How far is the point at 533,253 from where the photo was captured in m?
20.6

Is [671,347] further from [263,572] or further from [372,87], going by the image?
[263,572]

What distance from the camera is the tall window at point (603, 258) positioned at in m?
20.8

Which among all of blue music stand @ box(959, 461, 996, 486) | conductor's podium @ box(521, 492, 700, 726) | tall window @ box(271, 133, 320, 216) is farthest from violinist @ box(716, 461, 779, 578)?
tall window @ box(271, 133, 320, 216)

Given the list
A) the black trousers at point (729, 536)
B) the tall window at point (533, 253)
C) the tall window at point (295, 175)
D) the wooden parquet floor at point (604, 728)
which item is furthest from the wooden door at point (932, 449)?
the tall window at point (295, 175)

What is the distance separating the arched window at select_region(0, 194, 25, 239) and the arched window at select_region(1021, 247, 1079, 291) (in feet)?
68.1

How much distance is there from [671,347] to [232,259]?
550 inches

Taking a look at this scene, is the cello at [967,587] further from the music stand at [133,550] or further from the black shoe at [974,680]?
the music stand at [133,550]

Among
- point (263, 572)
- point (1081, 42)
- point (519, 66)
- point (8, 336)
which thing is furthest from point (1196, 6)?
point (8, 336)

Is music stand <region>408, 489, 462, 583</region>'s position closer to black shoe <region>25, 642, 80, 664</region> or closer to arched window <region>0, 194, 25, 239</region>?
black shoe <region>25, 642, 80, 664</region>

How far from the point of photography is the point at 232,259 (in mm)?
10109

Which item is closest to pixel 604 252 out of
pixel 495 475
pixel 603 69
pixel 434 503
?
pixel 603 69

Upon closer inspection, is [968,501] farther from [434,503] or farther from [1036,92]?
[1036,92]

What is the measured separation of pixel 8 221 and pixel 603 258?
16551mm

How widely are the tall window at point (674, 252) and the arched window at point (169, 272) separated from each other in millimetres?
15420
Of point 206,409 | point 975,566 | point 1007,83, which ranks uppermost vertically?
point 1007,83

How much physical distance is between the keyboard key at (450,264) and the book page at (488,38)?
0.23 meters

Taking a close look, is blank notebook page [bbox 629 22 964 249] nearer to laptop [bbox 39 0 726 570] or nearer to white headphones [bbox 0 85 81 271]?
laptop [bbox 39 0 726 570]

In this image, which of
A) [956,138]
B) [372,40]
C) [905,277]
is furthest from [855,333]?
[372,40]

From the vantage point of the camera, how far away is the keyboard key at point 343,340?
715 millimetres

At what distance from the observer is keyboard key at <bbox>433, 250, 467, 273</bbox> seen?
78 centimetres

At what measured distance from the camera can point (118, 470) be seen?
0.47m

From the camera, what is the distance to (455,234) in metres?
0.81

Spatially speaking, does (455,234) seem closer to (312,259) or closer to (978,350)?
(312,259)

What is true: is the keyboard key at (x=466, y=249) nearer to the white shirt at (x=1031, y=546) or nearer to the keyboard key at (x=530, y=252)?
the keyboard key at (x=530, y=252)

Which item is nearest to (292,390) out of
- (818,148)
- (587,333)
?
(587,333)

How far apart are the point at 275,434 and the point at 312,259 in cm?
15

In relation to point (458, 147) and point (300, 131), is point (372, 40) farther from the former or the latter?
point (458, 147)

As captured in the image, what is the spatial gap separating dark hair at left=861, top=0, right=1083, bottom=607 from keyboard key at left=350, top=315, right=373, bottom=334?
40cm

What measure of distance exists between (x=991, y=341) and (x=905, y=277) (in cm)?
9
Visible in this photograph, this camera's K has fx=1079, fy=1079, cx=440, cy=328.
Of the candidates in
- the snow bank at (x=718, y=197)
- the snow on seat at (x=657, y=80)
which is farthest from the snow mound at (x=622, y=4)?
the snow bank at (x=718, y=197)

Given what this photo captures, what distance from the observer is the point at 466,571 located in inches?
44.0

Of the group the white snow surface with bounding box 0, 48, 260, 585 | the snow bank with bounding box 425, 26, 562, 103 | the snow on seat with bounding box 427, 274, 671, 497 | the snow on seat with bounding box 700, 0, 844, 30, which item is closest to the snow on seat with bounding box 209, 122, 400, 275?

********************

### WRITTEN REQUEST
Please return the data above exactly as given.

### EXERCISE OUTPUT
How far is the point at 533,253 from where the photo was captured in m?
20.6

Is [671,347] further from [263,572] or further from [372,87], going by the image?
[263,572]

What distance from the camera is the tall window at point (603, 258) positioned at in m?
20.8

Which among all of blue music stand @ box(959, 461, 996, 486) | conductor's podium @ box(521, 492, 700, 726) | tall window @ box(271, 133, 320, 216) is farthest from violinist @ box(716, 461, 779, 578)?
tall window @ box(271, 133, 320, 216)

Given the list
A) the black trousers at point (729, 536)
B) the tall window at point (533, 253)
C) the tall window at point (295, 175)
D) the wooden parquet floor at point (604, 728)
which item is furthest from the wooden door at point (932, 449)?
the tall window at point (295, 175)

What is the distance separating the arched window at select_region(0, 194, 25, 239) and the arched window at select_region(1021, 247, 1079, 291) (in feet)?
68.1

How much distance is there from [671,347] to [232,259]?
550 inches

Taking a look at this scene, is the cello at [967,587] further from the music stand at [133,550] or further from the black shoe at [974,680]?
the music stand at [133,550]

Among
- point (263, 572)
- point (1081, 42)
- point (519, 66)
- point (8, 336)
which thing is furthest from point (1196, 6)?
point (8, 336)

Is music stand <region>408, 489, 462, 583</region>'s position closer to black shoe <region>25, 642, 80, 664</region> or closer to arched window <region>0, 194, 25, 239</region>?
black shoe <region>25, 642, 80, 664</region>

How far from the point of photography is the point at 232,259 (in mm)?
10109

Which item is closest to pixel 604 252 out of
pixel 495 475
pixel 603 69
pixel 434 503
?
pixel 603 69

Upon closer inspection, is [968,501] farther from [434,503] or farther from [1036,92]?
[1036,92]

What is the measured separation of pixel 8 221 and pixel 603 258?
16551mm

How widely are the tall window at point (674, 252) and the arched window at point (169, 272) separated from each other in millimetres?
15420
Of point 206,409 | point 975,566 | point 1007,83, which ranks uppermost vertically?
point 1007,83

How much physical distance is between the keyboard key at (450,264) and the book page at (488,38)?
0.23 meters

Taking a close look, is blank notebook page [bbox 629 22 964 249] nearer to laptop [bbox 39 0 726 570] or nearer to white headphones [bbox 0 85 81 271]?
laptop [bbox 39 0 726 570]

In this image, which of
A) [956,138]
B) [372,40]
C) [905,277]
is furthest from [855,333]?
[372,40]

From the vantage point of the camera, how far away is the keyboard key at point 343,340?
715 millimetres

At what distance from the observer is keyboard key at <bbox>433, 250, 467, 273</bbox> seen?
78 centimetres

At what measured distance from the camera can point (118, 470) be seen?
0.47m

From the camera, what is the distance to (455,234) in metres?
0.81

Spatially speaking, does (455,234) seem closer to (312,259) or closer to (978,350)?
(312,259)

What is true: is the keyboard key at (x=466, y=249) nearer to the white shirt at (x=1031, y=546) or nearer to the keyboard key at (x=530, y=252)?
the keyboard key at (x=530, y=252)

Which item is nearest to (292,390) out of
- (818,148)
- (587,333)
?
(587,333)

How far apart are the point at 275,434 and the point at 312,259 in cm?
15

In relation to point (458, 147) and point (300, 131), is point (372, 40) farther from the former or the latter?
point (458, 147)

As captured in the image, what is the spatial gap separating dark hair at left=861, top=0, right=1083, bottom=607 from keyboard key at left=350, top=315, right=373, bottom=334?
40cm

What measure of distance exists between (x=991, y=341) and (x=905, y=277) (in cm)?
9
Visible in this photograph, this camera's K has fx=1079, fy=1079, cx=440, cy=328.
Of the candidates in
- the snow bank at (x=718, y=197)
- the snow on seat at (x=657, y=80)
which is farthest from the snow mound at (x=622, y=4)?
the snow bank at (x=718, y=197)

Given what this photo captures, what distance from the observer is the point at 466,571 located in inches?
44.0

Of the group the white snow surface with bounding box 0, 48, 260, 585 | the snow bank with bounding box 425, 26, 562, 103 | the snow on seat with bounding box 427, 274, 671, 497 | the snow on seat with bounding box 700, 0, 844, 30, which item is closest to the snow on seat with bounding box 209, 122, 400, 275?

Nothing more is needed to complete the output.